Variables & Types

Turbo is statically typed with type inference. You get safety without verbosity.

Variable Declarations

Use let to declare immutable variables and let mut for mutable ones:

fn main() {
    let name = "Turbo"          // immutable, type inferred as str
    let age: i64 = 1            // explicit type annotation
    let mut counter = 0         // mutable
    counter += 1                // OK -- counter is mutable

    // name = "other"           // ERROR: cannot assign to immutable variable
}

Primitive Types

Type	Description	Example
`i32`	32-bit signed integer	`let x: i32 = 42`
`i64`	64-bit signed integer	`let x = 42`
`u32`	32-bit unsigned integer	`let x: u32 = 42`
`u64`	64-bit unsigned integer	`let x: u64 = 42`
`f32`	32-bit float	`let x: f32 = 3.14`
`f64`	64-bit float	`let x = 3.14`
`bool`	Boolean	`let x = true`
`str`	String	`let x = "hello"`
`()`	Unit (void)	`fn noop() { }`

Type Inference

Turbo infers types from context. You rarely need to write type annotations:

fn main() {
    let x = 42              // inferred as i64
    let y = 3.14            // inferred as f64
    let name = "hello"      // inferred as str
    let flag = true         // inferred as bool
    let nums = [1, 2, 3]   // inferred as [i64]
}

String Interpolation

Embed expressions inside strings using curly braces:

fn main() {
    let name = "Turbo"
    let version = 1
    print("Welcome to {name} v{version}!")
    // Output: Welcome to Turbo v1!

○ ○ ○ ○ ○ ○ ○

▶ _Written exercise A_: Report every line in the entries below that contains the string "instances".

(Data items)
○ ○ ○ ○ ○ ○ ○

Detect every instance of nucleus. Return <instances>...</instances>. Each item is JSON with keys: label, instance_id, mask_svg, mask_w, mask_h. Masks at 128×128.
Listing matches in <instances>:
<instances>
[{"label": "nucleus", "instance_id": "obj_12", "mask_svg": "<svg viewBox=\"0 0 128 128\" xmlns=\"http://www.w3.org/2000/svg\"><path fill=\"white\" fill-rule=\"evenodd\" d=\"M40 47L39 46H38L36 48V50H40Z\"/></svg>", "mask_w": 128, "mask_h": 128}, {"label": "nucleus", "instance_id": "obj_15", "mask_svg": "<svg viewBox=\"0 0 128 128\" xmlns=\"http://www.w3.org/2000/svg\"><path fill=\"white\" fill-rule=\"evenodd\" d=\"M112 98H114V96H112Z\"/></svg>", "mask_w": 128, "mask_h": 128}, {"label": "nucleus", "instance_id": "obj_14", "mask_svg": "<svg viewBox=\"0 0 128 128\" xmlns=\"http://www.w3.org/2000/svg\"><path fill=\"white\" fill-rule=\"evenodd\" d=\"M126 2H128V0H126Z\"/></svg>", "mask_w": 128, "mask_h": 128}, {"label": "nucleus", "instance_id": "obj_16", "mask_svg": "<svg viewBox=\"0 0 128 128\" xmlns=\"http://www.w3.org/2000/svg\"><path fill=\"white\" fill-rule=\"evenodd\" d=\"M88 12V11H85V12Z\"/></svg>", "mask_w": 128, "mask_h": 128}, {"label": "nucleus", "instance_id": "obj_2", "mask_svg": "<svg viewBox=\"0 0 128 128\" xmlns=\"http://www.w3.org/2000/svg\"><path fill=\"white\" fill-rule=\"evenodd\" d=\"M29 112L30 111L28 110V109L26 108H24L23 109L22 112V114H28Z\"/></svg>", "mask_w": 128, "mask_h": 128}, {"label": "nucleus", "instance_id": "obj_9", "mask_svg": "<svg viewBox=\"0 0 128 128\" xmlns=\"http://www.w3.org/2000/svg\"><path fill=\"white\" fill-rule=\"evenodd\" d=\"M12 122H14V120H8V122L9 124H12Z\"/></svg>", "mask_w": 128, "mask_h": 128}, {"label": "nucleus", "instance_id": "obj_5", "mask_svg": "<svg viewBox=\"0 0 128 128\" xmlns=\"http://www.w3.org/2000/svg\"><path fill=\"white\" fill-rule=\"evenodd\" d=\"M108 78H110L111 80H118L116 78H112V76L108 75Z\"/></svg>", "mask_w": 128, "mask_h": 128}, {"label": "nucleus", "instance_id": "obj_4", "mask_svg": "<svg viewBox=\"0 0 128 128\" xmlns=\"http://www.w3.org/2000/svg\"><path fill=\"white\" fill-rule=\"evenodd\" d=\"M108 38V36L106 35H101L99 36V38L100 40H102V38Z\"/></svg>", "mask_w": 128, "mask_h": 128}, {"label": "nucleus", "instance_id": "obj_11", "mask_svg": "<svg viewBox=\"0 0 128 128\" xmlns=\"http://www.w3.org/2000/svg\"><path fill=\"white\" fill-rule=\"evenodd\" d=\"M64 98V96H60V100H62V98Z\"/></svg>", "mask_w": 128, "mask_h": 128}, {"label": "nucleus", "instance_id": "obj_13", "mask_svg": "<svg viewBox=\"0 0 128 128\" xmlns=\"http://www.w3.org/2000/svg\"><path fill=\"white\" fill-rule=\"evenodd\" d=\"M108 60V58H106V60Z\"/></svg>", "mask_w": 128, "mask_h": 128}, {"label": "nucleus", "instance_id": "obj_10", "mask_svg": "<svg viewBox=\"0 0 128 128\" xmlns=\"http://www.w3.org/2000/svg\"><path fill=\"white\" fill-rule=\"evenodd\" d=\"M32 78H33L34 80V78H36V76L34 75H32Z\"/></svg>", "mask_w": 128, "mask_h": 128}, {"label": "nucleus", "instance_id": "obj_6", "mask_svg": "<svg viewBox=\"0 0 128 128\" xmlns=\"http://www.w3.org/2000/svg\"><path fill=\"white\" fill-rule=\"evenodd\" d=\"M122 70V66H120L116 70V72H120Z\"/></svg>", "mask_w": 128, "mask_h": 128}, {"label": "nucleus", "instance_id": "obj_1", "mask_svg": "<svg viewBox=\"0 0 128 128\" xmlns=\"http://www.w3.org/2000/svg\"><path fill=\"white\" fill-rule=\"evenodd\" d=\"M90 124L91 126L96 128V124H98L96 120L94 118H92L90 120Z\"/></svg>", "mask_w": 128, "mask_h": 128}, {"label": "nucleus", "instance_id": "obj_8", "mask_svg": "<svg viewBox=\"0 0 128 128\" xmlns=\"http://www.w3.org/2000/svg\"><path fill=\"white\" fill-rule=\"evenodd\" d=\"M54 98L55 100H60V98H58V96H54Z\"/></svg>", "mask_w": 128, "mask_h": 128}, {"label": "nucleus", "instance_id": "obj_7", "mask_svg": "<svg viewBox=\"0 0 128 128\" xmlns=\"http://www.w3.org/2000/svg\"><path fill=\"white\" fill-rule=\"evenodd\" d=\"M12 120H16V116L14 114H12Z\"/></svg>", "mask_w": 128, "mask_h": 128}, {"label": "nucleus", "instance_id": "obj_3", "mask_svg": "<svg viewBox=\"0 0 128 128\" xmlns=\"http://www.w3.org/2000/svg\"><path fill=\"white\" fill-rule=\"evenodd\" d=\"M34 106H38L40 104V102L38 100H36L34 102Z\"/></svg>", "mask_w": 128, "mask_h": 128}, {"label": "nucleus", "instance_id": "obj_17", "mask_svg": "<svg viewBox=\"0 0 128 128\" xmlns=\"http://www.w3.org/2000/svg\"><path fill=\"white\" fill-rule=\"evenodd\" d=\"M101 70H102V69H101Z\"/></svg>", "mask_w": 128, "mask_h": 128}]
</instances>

○ ○ ○ ○ ○ ○ ○

▶ _Written exercise B_: Write the next part of the Turbo variables and types page above, starting right after its last line.

▶ _Expected answer A_:
Detect every instance of nucleus. Return <instances>...</instances>. Each item is JSON with keys: label, instance_id, mask_svg, mask_w, mask_h. Masks at 128×128.
Listing matches in <instances>:
<instances>
</instances>

▶ _Expected answer B_:
}

Constants

Top-level constants are declared with const:

const MAX_SIZE: i64 = 1024
const PI: f64 = 3.14159

fn main() {
    print(MAX_SIZE)
    print(PI)
}

Arrays

Arrays are ordered, homogeneous collections:

fn main() {
    let nums = [1, 2, 3, 4, 5]
    print(nums[0])              // 1
    print(len(nums))            // 5

    let mut items = [10, 20, 30]
    items[0] = 99               // mutation requires let mut
    push(items, 40)             // append to array
    print(items.len())          // 4
}

Array Operations

fn main() {
    let nums = [3, 1, 4, 1, 5, 9, 2, 6]

    // map, filter, reduce
    let doubled = nums.map(|x: i64| -> i64 { x * 2 })
    let big = nums.filter(|x: i64| -> bool { x > 4 })
    let sum = reduce(nums, 0, |acc: i64, x: i64| -> i64 { acc + x })
    print(sum)
}

Hashmaps

fn main() {
    let m = hashmap()
    hashmap_set(m, "name", "Turbo")
    hashmap_set(m, "version", "1")
    print(hashmap_get(m, "name"))       // Turbo
    print(hashmap_has(m, "version"))    // true
    print(hashmap_len(m))               // 2

    let keys = hashmap_keys(m)
    print(keys.len())                   // 2
}

Optionals and Results

Turbo has built-in optional and result types for safe error handling:

// Optional: T? represents a value that may be absent
fn find(items: [str], target: str) -> str? {
    // ...
}

// Unwrap with ?? (default value)
let result = find(items, "key") ?? "not found"

// Result: T ! E represents success or error
fn parse(input: str) -> i64 ! str {
    // ...
}

// Propagate errors with ?
fn process() -> i64 ! str {
    let value = parse("42")?    // returns error if parse fails
    value * 2
}

Copy-on-Write Semantics

Turbo uses copy-on-write for safe value semantics without a garbage collector:

fn main() {
    let a = [1, 2, 3]
    let b = a           // shared (cheap)
    b[0] = 99           // copy-on-write (safe)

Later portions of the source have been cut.